Records drawn from a dataset:
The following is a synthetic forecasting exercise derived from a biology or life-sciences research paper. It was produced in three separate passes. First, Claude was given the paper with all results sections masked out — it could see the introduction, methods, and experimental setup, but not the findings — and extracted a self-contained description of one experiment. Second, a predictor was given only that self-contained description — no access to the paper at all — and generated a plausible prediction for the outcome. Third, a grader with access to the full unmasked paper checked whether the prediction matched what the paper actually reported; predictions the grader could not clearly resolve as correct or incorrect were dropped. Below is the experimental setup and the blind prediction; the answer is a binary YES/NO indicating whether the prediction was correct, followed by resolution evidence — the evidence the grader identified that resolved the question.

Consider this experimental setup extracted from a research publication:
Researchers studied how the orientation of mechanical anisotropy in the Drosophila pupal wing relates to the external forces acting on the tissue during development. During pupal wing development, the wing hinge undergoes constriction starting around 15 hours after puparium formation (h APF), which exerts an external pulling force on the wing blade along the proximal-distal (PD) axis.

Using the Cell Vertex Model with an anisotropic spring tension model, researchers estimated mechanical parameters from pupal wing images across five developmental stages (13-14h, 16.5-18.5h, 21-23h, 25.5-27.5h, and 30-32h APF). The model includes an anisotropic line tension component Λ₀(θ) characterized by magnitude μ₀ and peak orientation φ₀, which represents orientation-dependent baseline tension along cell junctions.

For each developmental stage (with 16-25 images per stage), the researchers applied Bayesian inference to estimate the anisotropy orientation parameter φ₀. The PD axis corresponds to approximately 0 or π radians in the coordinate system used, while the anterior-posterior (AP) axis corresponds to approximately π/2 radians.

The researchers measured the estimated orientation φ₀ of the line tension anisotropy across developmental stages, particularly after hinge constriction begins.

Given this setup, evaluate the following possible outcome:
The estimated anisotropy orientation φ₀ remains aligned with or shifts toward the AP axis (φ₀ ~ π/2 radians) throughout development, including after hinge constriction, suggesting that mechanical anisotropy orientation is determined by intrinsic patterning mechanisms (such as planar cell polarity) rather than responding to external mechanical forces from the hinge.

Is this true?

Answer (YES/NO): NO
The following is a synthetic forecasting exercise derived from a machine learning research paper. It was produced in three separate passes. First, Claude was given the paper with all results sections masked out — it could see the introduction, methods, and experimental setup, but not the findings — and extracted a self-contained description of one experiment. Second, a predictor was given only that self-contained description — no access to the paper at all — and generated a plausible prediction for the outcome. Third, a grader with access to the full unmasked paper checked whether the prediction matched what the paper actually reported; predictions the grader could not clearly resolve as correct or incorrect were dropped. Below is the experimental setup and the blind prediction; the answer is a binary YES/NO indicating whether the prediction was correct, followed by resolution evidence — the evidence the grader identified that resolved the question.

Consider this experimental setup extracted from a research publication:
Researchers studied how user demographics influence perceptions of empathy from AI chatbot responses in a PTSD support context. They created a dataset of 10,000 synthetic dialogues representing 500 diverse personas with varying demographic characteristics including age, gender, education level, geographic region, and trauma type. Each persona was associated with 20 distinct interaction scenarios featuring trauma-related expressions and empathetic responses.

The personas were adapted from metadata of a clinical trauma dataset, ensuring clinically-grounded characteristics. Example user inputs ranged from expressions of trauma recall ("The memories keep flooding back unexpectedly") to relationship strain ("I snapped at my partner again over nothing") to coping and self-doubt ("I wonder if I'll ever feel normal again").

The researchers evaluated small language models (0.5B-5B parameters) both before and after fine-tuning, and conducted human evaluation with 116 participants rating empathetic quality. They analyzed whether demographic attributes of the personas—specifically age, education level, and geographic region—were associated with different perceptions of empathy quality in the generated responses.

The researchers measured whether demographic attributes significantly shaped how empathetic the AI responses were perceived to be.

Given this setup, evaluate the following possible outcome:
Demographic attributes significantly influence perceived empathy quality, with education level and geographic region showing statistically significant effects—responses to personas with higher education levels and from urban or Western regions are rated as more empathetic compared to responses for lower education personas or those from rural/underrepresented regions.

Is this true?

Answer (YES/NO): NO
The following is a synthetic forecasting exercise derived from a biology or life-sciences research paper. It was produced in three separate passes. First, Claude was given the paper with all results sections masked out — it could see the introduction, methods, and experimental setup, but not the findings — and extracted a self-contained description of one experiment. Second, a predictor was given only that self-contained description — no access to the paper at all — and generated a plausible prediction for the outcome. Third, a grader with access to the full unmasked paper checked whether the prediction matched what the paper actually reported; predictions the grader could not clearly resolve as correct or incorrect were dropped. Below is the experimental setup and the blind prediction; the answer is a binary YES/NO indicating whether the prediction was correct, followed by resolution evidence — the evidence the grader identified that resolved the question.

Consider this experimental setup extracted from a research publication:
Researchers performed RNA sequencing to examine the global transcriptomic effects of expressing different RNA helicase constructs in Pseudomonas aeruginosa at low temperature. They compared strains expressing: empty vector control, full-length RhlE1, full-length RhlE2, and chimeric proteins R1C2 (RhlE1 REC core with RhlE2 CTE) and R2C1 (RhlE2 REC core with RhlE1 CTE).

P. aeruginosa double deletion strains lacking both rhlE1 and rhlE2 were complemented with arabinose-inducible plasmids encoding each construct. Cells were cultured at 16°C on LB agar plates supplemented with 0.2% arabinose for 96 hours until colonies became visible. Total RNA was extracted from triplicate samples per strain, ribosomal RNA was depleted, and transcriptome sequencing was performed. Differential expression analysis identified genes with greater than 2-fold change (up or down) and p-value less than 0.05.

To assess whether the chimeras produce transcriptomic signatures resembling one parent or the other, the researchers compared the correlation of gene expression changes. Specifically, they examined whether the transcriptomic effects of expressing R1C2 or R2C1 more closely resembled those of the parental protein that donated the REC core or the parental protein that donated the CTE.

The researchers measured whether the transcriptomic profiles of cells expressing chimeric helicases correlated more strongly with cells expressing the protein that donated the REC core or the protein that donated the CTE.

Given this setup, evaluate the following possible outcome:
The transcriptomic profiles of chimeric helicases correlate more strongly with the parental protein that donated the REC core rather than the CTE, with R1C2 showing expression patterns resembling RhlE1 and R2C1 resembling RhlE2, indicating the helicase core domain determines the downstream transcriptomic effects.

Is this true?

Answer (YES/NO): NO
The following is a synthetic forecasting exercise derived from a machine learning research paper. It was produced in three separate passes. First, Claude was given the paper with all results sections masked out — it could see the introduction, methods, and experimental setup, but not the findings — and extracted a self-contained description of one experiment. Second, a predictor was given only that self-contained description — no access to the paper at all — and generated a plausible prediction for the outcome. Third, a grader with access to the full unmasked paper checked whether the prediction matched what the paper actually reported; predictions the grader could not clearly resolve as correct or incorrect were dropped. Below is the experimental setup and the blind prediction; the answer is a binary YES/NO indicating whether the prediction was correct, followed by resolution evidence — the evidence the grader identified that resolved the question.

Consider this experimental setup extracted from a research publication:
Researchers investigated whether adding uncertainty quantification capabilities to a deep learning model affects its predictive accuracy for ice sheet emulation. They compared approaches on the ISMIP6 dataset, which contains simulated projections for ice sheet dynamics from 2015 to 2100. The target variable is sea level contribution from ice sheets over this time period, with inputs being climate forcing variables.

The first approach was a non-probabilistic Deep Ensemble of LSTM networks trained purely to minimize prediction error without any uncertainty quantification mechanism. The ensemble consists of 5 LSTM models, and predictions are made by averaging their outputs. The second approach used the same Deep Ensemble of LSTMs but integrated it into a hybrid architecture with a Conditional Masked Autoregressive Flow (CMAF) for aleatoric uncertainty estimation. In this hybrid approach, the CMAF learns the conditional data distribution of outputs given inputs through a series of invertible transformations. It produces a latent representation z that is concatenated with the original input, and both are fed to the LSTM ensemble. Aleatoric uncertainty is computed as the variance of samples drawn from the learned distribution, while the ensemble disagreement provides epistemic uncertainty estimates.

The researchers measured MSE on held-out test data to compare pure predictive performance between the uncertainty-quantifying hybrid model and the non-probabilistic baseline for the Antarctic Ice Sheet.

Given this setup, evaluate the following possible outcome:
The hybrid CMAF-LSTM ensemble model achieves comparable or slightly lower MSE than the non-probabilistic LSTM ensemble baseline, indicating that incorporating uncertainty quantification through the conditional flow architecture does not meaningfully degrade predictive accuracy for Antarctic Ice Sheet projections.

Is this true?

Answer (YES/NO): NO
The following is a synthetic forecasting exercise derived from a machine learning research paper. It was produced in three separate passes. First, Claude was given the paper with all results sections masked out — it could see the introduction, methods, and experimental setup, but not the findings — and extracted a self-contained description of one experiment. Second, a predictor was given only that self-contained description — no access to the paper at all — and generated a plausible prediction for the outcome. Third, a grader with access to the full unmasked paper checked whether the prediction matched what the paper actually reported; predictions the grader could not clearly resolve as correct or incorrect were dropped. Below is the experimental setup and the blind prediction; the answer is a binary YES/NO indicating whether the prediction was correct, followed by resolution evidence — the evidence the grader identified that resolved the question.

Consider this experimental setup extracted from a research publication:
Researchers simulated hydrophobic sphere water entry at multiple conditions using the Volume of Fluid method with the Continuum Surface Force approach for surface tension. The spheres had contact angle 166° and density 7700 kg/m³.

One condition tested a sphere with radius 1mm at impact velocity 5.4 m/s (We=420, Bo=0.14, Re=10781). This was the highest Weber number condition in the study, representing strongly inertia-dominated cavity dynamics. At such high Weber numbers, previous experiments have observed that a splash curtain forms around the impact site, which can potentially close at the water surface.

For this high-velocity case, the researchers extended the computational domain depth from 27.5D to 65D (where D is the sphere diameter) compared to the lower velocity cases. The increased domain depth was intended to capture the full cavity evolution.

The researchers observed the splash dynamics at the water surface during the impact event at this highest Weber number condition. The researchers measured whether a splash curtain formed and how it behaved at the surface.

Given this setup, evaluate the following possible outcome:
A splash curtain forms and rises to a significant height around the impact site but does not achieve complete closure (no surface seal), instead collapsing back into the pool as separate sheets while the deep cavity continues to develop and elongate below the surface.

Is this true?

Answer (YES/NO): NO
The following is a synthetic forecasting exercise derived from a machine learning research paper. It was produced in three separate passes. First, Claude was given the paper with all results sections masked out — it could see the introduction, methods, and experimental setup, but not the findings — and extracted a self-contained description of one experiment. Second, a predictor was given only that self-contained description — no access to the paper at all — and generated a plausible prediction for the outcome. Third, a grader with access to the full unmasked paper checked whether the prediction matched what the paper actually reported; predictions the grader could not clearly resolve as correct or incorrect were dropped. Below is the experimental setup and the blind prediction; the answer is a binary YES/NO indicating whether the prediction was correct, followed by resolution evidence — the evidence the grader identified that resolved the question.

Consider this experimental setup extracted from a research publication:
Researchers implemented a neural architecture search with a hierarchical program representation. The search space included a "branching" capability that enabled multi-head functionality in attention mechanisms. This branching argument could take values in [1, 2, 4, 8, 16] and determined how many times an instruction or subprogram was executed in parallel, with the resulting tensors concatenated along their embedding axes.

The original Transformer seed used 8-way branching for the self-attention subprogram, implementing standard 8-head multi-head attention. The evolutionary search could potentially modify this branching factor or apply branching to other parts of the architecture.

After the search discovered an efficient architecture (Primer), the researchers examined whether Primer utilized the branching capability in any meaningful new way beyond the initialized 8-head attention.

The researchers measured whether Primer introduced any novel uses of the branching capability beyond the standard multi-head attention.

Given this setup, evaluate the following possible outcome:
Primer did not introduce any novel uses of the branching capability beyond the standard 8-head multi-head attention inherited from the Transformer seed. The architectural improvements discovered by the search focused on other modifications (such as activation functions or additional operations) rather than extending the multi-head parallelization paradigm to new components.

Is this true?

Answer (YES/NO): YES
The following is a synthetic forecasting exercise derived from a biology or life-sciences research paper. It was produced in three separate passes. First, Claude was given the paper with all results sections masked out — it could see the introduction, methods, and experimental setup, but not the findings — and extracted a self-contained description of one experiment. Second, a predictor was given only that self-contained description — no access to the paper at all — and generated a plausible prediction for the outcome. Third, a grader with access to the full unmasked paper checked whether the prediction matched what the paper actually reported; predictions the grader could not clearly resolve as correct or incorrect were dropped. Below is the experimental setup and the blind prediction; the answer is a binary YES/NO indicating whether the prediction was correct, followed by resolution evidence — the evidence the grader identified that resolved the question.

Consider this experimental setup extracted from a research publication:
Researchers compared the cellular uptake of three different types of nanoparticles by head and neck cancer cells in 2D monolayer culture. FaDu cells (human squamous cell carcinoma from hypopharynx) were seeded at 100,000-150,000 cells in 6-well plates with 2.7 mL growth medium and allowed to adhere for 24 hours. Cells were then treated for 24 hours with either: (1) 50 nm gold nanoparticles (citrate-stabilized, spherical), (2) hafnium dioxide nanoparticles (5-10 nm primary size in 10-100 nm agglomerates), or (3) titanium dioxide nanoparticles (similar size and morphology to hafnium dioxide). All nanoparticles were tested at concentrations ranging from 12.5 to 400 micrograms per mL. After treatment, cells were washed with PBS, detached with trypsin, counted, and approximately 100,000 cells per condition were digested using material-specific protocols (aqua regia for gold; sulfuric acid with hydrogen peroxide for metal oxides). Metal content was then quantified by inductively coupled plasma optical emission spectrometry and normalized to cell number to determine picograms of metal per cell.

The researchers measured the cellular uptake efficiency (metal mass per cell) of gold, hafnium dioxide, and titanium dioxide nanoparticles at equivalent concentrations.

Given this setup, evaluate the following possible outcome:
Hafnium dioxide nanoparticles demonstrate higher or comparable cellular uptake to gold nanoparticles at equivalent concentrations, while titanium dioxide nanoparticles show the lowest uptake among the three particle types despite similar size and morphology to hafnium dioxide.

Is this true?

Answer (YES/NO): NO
---
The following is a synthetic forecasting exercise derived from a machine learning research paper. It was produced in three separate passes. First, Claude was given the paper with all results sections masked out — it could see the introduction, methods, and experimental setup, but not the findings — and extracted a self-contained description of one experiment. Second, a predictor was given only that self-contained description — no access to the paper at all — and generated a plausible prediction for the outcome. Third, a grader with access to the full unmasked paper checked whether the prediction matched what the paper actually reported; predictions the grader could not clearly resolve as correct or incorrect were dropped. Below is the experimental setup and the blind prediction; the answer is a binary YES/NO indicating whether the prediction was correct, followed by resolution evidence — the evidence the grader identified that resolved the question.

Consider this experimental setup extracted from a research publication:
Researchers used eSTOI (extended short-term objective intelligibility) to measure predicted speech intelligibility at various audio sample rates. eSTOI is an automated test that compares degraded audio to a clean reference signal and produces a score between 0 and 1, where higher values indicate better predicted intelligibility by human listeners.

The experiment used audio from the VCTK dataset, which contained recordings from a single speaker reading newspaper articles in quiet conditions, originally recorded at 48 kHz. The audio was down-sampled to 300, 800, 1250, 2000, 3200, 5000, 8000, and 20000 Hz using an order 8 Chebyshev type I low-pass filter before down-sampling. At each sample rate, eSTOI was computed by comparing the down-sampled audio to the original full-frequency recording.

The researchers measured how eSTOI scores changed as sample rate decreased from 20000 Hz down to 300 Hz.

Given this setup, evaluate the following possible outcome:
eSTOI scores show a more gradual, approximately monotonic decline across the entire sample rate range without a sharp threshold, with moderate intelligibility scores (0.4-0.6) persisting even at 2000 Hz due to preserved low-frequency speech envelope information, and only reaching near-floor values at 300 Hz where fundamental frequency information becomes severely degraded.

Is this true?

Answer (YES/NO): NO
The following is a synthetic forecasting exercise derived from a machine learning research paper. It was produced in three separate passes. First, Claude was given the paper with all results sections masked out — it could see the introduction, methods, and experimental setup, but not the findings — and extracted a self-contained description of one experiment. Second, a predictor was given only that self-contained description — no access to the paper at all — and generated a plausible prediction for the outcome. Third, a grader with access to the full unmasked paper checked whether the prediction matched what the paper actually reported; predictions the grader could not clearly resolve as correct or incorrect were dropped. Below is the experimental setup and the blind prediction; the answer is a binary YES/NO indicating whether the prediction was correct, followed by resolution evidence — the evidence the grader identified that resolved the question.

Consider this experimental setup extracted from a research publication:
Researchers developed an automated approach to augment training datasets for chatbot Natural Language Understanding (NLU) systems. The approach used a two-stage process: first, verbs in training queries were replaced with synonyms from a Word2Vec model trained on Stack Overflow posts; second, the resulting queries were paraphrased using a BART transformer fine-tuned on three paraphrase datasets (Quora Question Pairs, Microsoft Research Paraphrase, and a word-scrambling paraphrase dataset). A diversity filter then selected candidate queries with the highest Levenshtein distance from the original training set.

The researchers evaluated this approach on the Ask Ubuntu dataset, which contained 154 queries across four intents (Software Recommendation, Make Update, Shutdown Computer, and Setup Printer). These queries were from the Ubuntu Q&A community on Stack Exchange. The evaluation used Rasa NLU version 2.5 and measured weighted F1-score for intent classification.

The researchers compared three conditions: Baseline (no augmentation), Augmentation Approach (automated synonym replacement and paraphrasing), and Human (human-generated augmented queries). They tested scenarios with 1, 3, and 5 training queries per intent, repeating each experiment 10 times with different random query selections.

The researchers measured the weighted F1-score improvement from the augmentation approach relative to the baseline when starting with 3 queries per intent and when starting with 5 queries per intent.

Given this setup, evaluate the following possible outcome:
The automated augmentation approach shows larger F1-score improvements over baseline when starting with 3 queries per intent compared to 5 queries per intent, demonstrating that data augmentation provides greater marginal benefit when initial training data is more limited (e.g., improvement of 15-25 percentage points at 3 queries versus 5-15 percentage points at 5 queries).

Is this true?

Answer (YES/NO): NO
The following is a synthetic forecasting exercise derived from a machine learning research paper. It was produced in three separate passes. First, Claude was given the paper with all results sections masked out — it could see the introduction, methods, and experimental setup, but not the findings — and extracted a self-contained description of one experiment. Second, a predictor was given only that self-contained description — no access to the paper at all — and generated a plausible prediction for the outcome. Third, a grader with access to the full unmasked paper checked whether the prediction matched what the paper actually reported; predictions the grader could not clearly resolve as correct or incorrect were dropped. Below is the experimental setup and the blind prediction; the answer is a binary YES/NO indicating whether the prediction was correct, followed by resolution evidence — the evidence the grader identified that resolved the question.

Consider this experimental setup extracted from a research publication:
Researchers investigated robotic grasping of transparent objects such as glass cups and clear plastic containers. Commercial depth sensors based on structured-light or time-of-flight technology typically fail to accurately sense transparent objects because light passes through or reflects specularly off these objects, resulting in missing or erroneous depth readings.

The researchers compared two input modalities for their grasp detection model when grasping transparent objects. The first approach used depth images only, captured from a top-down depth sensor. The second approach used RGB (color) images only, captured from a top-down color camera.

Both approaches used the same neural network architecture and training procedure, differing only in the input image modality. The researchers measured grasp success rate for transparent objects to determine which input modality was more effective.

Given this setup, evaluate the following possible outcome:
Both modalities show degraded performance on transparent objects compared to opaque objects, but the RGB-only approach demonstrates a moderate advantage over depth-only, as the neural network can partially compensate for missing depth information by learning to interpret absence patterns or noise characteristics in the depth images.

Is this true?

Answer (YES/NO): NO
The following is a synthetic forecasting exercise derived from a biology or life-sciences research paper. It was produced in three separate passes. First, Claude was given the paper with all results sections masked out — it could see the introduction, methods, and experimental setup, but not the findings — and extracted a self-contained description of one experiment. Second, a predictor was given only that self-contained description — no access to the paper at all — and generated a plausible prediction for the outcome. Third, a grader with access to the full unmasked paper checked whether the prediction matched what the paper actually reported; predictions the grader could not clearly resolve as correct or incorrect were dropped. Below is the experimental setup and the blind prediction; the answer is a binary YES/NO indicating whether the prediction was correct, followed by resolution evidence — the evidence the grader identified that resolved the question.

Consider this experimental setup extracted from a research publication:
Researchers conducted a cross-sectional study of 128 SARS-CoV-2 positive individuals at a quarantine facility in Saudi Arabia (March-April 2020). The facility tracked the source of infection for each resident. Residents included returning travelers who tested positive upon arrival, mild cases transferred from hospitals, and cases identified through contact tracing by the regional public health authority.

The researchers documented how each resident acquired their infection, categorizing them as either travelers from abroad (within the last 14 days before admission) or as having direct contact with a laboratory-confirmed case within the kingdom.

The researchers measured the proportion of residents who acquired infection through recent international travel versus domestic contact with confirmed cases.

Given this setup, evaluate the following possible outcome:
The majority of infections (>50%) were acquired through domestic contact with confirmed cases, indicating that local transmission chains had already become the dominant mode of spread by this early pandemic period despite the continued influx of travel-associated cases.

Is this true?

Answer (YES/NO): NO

> [Assignment]:
Among the records, find every line holding the word "equivalent" and copy it.

> [Solution to this exercise]:
The researchers measured the cellular uptake efficiency (metal mass per cell) of gold, hafnium dioxide, and titanium dioxide nanoparticles at equivalent concentrations.
Hafnium dioxide nanoparticles demonstrate higher or comparable cellular uptake to gold nanoparticles at equivalent concentrations, while titanium dioxide nanoparticles show the lowest uptake among the three particle types despite similar size and morphology to hafnium dioxide.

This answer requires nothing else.